Alin restregó la mejilla contra su hombro cubierto de cuero, aspiró su olor y pensó en su ciclo menstrual. Debería haber empezado a sangrar durante la luna llena. Ahora se iniciaba la Luna de los Nuevos Cervatillos y no había sangrado todavía.
Nunca se le había retrasado tanto. Esperaría un poco más para cerciorarse, pero en su corazón sabía que esperaba un bebé.
Por primera vez desde el rapto, Alin contempló seriamente la posibilidad de no volver nunca a la Tribu del Ciervo Rojo.
—… no podía haberlo hecho sin ti —estaba diciendo Mar—. Aunque hubiera pensado en las mujeres sin tribu, no habría sido capaz de convencer a los hombres para que las aceptaran si no hubiera sido por ti. Gracias a ti y a tu ceremonia. —Aflojó el abrazo para poderla ver bien. A regañadientes, Alin apartó la cara de su hombro y lo miró.
Era cierto lo que Mar había dicho, pensó. No hubiera podido hacerlo sin ella. Mar estaba sonriendo, era feliz.
Quizá Lana no había podido descubrir su paradero después de todo, pensó Alin. Quizá la Tribu del Ciervo Rojo nunca vendría a buscar a sus muchachas.
Le sorprendió la alegría que le producía aquella perspectiva.

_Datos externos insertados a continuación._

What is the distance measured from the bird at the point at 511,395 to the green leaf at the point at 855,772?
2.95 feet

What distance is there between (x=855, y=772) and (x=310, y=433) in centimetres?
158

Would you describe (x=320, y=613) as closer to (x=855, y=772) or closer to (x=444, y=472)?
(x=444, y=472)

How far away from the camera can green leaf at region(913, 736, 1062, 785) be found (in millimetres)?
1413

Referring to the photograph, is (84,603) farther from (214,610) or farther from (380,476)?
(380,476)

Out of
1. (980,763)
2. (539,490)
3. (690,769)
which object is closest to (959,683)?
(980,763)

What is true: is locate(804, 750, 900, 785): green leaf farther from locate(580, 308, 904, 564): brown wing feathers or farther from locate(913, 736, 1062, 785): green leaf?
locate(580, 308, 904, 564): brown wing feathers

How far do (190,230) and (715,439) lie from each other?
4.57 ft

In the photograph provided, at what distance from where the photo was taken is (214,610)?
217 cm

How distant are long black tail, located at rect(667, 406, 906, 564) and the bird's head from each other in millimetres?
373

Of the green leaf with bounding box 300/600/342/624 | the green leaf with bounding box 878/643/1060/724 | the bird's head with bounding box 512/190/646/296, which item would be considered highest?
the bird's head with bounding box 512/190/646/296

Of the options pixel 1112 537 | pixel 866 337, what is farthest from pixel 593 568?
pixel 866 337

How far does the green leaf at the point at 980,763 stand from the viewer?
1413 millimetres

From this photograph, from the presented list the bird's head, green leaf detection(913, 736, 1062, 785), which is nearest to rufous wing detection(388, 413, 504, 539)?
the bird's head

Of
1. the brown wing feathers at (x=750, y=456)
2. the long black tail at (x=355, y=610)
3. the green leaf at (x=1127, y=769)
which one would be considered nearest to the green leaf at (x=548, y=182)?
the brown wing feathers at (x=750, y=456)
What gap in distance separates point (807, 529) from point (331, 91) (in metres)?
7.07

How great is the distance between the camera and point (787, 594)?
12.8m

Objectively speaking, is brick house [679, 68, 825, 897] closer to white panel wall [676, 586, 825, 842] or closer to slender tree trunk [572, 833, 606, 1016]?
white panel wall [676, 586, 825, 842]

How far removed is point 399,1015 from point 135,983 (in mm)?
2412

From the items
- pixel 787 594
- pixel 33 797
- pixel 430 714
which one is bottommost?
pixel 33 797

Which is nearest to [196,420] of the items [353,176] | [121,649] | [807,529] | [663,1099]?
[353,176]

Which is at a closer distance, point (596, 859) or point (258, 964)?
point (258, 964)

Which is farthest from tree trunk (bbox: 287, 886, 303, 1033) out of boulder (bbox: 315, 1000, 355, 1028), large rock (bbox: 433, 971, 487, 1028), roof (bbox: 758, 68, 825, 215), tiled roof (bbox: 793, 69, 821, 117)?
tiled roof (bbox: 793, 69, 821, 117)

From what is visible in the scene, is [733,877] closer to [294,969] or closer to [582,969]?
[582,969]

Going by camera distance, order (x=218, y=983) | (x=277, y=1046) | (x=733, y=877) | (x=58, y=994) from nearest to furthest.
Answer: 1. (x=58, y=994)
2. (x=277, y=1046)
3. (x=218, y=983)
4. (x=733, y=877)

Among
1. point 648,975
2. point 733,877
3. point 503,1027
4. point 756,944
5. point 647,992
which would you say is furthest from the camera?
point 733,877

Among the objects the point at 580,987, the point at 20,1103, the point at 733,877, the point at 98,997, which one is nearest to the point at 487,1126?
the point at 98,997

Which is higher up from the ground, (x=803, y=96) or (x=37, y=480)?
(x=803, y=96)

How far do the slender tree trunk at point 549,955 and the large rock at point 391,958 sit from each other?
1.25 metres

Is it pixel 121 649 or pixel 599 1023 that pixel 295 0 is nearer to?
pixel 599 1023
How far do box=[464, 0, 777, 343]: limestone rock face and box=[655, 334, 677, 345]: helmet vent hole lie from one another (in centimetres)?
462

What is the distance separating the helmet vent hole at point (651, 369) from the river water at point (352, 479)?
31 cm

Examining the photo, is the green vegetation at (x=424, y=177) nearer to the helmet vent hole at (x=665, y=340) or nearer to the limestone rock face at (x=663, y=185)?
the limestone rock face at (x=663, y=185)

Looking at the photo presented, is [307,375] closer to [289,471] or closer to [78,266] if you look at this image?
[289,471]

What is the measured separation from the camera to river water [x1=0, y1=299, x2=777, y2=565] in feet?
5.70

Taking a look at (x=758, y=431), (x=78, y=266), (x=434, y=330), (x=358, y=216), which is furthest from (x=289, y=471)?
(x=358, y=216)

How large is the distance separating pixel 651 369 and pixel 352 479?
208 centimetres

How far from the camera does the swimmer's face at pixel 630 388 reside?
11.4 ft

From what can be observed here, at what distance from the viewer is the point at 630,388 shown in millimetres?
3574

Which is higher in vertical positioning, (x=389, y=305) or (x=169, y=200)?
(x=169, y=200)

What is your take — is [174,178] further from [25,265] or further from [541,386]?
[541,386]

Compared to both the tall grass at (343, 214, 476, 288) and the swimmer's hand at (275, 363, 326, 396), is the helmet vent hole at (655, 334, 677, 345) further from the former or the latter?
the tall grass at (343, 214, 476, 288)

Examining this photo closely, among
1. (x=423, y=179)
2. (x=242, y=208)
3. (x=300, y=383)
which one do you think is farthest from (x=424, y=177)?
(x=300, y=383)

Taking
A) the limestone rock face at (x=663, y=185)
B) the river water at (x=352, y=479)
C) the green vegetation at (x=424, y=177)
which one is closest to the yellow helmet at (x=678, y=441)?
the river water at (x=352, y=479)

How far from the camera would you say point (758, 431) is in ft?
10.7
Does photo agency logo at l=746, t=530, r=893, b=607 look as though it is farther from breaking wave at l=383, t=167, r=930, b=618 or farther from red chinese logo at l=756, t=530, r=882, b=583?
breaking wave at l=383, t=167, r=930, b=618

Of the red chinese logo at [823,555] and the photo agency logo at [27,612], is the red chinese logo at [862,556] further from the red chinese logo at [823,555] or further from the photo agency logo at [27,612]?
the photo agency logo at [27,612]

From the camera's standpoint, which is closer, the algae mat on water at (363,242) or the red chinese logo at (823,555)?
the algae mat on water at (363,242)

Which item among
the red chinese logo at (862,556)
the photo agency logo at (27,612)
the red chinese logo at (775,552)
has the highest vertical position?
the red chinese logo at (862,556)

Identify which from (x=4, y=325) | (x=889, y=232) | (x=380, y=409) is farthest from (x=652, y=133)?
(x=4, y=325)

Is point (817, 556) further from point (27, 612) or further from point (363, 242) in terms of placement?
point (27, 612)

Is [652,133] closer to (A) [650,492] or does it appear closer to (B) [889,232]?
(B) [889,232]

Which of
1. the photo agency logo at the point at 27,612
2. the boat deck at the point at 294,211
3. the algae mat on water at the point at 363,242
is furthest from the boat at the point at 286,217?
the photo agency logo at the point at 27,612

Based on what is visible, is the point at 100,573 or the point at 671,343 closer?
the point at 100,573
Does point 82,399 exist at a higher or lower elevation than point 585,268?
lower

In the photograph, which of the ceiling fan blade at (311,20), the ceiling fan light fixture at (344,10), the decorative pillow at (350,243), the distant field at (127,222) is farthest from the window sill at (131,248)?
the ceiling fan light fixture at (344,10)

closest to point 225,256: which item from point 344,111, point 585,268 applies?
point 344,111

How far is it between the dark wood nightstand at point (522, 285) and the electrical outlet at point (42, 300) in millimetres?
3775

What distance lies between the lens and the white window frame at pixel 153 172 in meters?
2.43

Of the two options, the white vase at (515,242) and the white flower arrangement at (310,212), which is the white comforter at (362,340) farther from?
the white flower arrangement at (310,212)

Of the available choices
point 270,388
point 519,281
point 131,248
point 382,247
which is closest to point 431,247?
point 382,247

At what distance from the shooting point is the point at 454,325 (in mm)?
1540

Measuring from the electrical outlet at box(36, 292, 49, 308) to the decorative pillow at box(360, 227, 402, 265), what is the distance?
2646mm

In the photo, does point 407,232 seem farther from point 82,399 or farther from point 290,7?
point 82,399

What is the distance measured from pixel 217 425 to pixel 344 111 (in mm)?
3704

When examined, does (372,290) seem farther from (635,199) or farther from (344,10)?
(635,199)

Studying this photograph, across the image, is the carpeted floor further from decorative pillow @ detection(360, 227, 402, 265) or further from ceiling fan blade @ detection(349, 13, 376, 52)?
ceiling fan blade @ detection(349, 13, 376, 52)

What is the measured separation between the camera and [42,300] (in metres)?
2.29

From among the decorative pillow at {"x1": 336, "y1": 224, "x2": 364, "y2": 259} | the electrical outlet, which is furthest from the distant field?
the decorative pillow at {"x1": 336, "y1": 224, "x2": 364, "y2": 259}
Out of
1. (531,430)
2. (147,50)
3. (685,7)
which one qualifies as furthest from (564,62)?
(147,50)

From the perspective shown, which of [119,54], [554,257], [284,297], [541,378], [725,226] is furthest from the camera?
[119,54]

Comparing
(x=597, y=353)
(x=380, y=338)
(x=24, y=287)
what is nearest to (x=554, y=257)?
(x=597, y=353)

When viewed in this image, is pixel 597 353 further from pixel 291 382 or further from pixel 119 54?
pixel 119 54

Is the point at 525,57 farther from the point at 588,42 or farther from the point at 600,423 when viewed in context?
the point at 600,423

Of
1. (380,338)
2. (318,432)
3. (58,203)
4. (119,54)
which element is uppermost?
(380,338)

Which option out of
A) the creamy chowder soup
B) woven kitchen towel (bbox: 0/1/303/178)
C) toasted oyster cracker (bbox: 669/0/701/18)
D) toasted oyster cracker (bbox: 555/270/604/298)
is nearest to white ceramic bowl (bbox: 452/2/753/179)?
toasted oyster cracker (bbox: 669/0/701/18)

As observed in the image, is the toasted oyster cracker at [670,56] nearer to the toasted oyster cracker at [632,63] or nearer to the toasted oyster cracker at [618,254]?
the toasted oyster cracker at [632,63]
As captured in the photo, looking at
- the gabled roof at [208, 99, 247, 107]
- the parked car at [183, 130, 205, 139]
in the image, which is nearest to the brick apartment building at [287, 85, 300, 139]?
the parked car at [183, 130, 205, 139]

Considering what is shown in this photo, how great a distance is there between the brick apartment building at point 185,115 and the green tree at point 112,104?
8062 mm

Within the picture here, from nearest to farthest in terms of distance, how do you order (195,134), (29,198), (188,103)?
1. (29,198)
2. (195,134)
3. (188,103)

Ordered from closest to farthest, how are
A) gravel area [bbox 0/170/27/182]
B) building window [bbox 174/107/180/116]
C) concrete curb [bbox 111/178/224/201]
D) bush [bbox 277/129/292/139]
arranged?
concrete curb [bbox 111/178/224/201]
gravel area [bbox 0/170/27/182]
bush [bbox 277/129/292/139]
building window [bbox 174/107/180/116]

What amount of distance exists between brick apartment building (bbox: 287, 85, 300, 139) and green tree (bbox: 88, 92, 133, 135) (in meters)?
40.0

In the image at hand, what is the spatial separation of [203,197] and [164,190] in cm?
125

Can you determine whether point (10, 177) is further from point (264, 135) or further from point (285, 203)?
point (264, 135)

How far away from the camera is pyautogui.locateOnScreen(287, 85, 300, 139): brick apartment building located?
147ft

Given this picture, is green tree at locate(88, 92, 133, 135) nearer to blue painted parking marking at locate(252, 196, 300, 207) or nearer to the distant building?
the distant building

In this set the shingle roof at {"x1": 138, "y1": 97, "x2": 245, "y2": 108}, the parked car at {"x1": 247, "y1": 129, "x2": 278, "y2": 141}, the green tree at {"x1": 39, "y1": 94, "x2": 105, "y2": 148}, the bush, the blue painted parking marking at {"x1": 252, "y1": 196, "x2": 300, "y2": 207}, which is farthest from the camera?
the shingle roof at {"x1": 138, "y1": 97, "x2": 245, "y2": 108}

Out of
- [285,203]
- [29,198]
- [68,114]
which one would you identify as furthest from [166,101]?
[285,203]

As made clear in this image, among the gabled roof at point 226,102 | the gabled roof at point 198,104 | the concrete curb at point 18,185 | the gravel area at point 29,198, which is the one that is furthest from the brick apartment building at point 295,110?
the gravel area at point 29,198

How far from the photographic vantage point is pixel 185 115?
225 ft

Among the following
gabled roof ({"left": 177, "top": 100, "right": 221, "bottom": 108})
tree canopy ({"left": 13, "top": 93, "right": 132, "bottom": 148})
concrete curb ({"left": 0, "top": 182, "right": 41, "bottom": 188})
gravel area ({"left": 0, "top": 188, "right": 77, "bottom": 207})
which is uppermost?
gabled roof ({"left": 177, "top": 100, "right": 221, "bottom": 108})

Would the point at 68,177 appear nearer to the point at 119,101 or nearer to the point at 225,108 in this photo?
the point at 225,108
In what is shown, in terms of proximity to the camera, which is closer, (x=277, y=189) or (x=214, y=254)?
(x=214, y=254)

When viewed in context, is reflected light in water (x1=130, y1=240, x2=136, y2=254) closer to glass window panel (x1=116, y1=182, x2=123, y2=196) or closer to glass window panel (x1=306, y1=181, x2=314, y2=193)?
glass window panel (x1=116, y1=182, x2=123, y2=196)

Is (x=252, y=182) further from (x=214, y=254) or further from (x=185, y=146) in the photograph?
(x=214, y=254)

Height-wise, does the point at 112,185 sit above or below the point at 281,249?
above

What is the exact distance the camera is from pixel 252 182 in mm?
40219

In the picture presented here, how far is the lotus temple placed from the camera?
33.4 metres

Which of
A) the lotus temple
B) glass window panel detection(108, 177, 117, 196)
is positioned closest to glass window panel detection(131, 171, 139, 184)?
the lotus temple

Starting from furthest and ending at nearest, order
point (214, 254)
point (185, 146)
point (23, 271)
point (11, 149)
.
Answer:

—¿Qué sucede? —preguntó Mar. La sonrisa había sido sustituida por una mirada de preocupación. Levantó un dedo y acarició a Alin entre las cejas, como si quisiera apartar el problema que tuviera.
—¿Qué quieres decir? —replicó ella, intentando dar un tono despreocupado a su voz. Su rostro, al parecer, había sido demasiado expresivo.
—Parecías… temerosa.
—¿Lo parecía? —Alin hizo un esfuerzo para sonreír—. Son imaginaciones tuyas.
—Quizá. —Su voz expresaba duda, parecía preocupado—. No debes tenerme miedo nunca, Alin. Moriría antes de hacer daño a un solo cabello de tu cabeza. —Sus ojos ya no eran como el azul despejado de un cielo de verano. Eran más oscuros. Alin siempre reconocía su humor por el color de sus ojos—. Creo que ya debes de saberlo —añadió.
—Sa —contestó con calma—. Ya lo sé.
Pero tengo miedo, pensó, contemplando aquel rostro espléndido, aquel rostro amado. He olvidado a mi madre por ti, Mar. Y tengo miedo.
—Eres… parte de mí —estaba diciendo él—. Estás siempre en mi mente, en mi corazón. No tengo que buscarte, Alin, siempre te llevo conmigo.
—¿Cómo nos ha sucedido esto? —murmuró ella.
Mar movió la cabeza lentamente. Se inclinó y cubrió con su boca la de ella.